By contrast, Miller and Nunn, as governor and senior U.S. senator, respectively, overlapped for five years in the 1990s, said Steve Anthony, a Georgia State University political scientist who served as chief of staff to state House Speaker Tom Murphy during that period.
“[Miller] had a professional relationship with Nunn that he didn’t have with Carter,” Anthony said.
Gordon Giffin was a top aide to Sam Nunn before becoming U.S. ambassador to Canada. He is now chairman of the Michelle Nunn campaign. Here’s a note Giffin sent describing some Zell Miller-Sam Nunn history:
Nunn and Zell ran together in 1990 as the first real “coordinated campaign.” They were similar in that they were by nature independent in their perspectives — get it done for those you represent and the country unrelated to party or ideology. In December 1991, they co-hosted one of the first major fund raisers for Bill Clinton at the Ritz in Atlanta. They agreed that a Southern moderate should lead the country. Today, they agree again….

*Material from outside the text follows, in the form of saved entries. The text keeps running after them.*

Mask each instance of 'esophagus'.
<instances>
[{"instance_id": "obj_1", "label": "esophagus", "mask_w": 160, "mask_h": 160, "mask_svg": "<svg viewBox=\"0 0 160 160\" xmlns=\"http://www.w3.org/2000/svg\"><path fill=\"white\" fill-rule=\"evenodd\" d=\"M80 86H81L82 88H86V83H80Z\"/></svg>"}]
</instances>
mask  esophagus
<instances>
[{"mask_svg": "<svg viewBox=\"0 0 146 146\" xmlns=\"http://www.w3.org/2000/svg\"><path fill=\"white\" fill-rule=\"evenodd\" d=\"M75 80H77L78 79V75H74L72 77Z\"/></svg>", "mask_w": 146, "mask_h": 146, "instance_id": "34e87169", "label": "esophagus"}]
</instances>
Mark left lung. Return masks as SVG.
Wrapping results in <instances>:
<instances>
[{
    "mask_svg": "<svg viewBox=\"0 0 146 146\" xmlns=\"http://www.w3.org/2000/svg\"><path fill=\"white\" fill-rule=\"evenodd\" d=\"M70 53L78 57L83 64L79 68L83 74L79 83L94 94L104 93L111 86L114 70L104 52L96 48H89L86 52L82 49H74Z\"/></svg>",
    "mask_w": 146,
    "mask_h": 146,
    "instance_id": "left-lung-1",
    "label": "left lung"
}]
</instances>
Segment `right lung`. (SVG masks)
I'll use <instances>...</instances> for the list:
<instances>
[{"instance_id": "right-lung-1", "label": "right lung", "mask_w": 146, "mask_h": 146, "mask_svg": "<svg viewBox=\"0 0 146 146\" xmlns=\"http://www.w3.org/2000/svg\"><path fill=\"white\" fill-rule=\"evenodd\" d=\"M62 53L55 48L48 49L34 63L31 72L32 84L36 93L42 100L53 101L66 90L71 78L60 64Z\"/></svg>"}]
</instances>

Perhaps more to the point, while Miller and Carter may not have intersected that much in the ’70s, their more recent shared history has been less than neutral.
Miller alienated many Democrats when he endorsed the re-election of President George W. Bush from the stage of the 2004 Republican National Convention.
Jimmy Carter was among them. Afterwards, in a two-page missive, the former president blasted Miller for his “rabid and mean-spirited speech.”
“By your historically unprecedented disloyalty, you have betrayed our trust,” Carter wrote in the letter sent to Miller, who was then in his last months as a U.S. senator appointed by Gov. Roy Barnes.
Miller responded just as bluntly, in an AJC op-ed published after his presidential candidate won re-election:
“Jimmy Carter and Bill Clinton hummed the tune but never really sang the song, and that’s why Democrat prospects have gone south in the South.”
Miller dropped out of sight after he left the Senate, re-emerging only two years ago to endorse Doug Collins in his successful Republican race for Congress. The Collins campaign was managed by the former governor’s son, Bryan Miller.
Since then, Miller has quietly reached out to many of those he feuded with in the old days to make peace — including Bill Shipp, the former AJC political columnist. But we don’t know that the Miller-Carter bridge has been rebuilt.